パパ、ママ、ありがとう。

そして、ごめんなさい。


もう、こんな家には、一秒も居たくない――。



短い手紙を残し、私は黒いコートを羽織って、外に出た。
真夜中とはいえ、もう春だから、そこまで寒くはないのだけれど、体中の傷跡を隠すためには、コートが必要不可欠だった。

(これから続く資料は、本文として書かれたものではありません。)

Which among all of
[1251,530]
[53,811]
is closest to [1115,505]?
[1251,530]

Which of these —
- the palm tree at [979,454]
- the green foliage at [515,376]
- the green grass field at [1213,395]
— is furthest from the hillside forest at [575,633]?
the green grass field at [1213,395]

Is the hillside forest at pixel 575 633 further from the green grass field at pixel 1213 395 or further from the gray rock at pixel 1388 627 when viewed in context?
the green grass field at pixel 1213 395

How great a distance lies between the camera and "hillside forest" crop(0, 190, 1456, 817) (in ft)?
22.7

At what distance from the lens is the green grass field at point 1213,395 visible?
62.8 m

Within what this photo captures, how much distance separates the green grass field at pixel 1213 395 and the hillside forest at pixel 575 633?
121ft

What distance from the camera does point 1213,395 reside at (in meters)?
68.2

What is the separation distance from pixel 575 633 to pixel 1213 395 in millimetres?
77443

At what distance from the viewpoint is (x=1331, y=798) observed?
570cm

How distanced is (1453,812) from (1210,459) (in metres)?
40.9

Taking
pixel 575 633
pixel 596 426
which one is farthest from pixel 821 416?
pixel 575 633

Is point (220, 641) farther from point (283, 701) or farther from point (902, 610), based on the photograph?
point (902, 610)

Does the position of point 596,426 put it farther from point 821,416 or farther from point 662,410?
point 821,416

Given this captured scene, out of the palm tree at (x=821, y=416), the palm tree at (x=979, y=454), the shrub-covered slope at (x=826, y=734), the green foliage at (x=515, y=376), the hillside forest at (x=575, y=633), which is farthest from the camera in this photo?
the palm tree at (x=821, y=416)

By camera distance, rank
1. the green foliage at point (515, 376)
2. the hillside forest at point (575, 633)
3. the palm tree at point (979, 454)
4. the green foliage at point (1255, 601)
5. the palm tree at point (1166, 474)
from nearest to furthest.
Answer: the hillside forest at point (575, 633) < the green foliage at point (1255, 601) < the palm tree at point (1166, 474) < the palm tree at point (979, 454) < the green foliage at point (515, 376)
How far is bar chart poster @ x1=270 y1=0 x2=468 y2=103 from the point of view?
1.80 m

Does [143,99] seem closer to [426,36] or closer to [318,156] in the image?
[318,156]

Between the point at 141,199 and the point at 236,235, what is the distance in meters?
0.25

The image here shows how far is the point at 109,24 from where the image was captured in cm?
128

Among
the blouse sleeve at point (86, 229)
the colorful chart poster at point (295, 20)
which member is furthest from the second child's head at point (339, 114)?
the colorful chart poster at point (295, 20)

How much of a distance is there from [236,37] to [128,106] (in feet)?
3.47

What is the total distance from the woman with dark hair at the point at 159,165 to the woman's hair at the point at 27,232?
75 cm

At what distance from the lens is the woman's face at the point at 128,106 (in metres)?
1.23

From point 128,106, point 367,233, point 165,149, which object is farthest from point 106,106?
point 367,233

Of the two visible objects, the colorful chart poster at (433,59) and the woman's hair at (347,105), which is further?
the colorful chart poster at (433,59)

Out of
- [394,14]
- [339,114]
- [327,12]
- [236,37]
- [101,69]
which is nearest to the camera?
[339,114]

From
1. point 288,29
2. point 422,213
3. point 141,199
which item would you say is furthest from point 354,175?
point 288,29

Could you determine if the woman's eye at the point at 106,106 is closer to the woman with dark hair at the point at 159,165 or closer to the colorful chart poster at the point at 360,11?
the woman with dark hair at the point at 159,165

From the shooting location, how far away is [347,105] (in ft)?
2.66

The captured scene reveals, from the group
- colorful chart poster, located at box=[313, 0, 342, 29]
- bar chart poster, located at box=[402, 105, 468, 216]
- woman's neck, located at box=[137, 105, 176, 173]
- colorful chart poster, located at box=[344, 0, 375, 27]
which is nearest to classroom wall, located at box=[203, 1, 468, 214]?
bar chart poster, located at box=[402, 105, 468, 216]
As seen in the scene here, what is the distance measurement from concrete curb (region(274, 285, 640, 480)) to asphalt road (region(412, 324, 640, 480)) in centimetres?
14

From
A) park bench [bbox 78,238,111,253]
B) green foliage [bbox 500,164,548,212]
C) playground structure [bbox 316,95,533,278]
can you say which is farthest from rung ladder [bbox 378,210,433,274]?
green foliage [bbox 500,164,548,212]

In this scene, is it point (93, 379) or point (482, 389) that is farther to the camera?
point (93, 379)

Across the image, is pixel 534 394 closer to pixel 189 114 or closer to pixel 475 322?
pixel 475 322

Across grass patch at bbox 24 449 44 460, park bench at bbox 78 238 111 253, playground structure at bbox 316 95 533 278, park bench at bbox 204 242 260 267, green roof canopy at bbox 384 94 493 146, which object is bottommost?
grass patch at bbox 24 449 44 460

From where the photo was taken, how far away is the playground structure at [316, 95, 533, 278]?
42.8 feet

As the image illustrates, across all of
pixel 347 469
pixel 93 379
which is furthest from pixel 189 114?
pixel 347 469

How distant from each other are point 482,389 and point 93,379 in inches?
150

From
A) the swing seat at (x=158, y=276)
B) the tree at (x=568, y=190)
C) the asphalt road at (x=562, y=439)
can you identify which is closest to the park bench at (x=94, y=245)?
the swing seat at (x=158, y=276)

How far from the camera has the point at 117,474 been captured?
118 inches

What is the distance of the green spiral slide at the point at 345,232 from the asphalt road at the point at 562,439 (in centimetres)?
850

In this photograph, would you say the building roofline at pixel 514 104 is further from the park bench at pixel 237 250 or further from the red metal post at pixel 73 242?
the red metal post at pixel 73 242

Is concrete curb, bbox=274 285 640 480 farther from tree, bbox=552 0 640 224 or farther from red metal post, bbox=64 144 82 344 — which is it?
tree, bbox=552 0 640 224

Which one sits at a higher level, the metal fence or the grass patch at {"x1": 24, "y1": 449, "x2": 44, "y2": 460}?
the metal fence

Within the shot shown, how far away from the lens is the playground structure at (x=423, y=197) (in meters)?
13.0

最後に一度だけ、パパとママの眠る家を振り向き、私は真夜中の町を一人、走り出した。


  *  *  *


小さな頃から、夜が来るのがずっと怖かった。

だって、昼間は優しいパパとママなのに…。
なのに夜になると、昼間私を優しくなでてくれた手で、私を殴る。

夜の間だけはパパとママがすごく憎らしかった。
死んでしまえとも思っていた。
でも、朝を迎えるたび、涙を流しながらごめんねと謝ってくるパパとママを、どうして恨んだり、憎んだりできるだろう。
それでも、そんな夜と昼のギャップに長く耐えられるはずもなく、私の神経はゆっくりと、けれど確実に、ずたずたに切り裂かれていった。

そんなときに出会ったのが、「きみ」だ。

私は「きみ」の名前を知らない。
教えてもらったのかもしれないけれど、今ではどうしても思い出せない。

けれど、あのやわらかい微笑みと、昼でも夜でも私を優しく慰めてくれていた手のひらは、しっかりと記憶にのこっていた。

毎日、毎日、昼でも夜でも、時間を問わず遊んだ。

遊ぶのはいつも、私達が『神様の木』と呼んでいた、大きな桜の木の下。

パパとママに殴られて逃げてきた日はいつも、優しく慰めてくれて、「きみ」に、『大丈夫だよ』と言われた後は、安心して家に帰ることができた。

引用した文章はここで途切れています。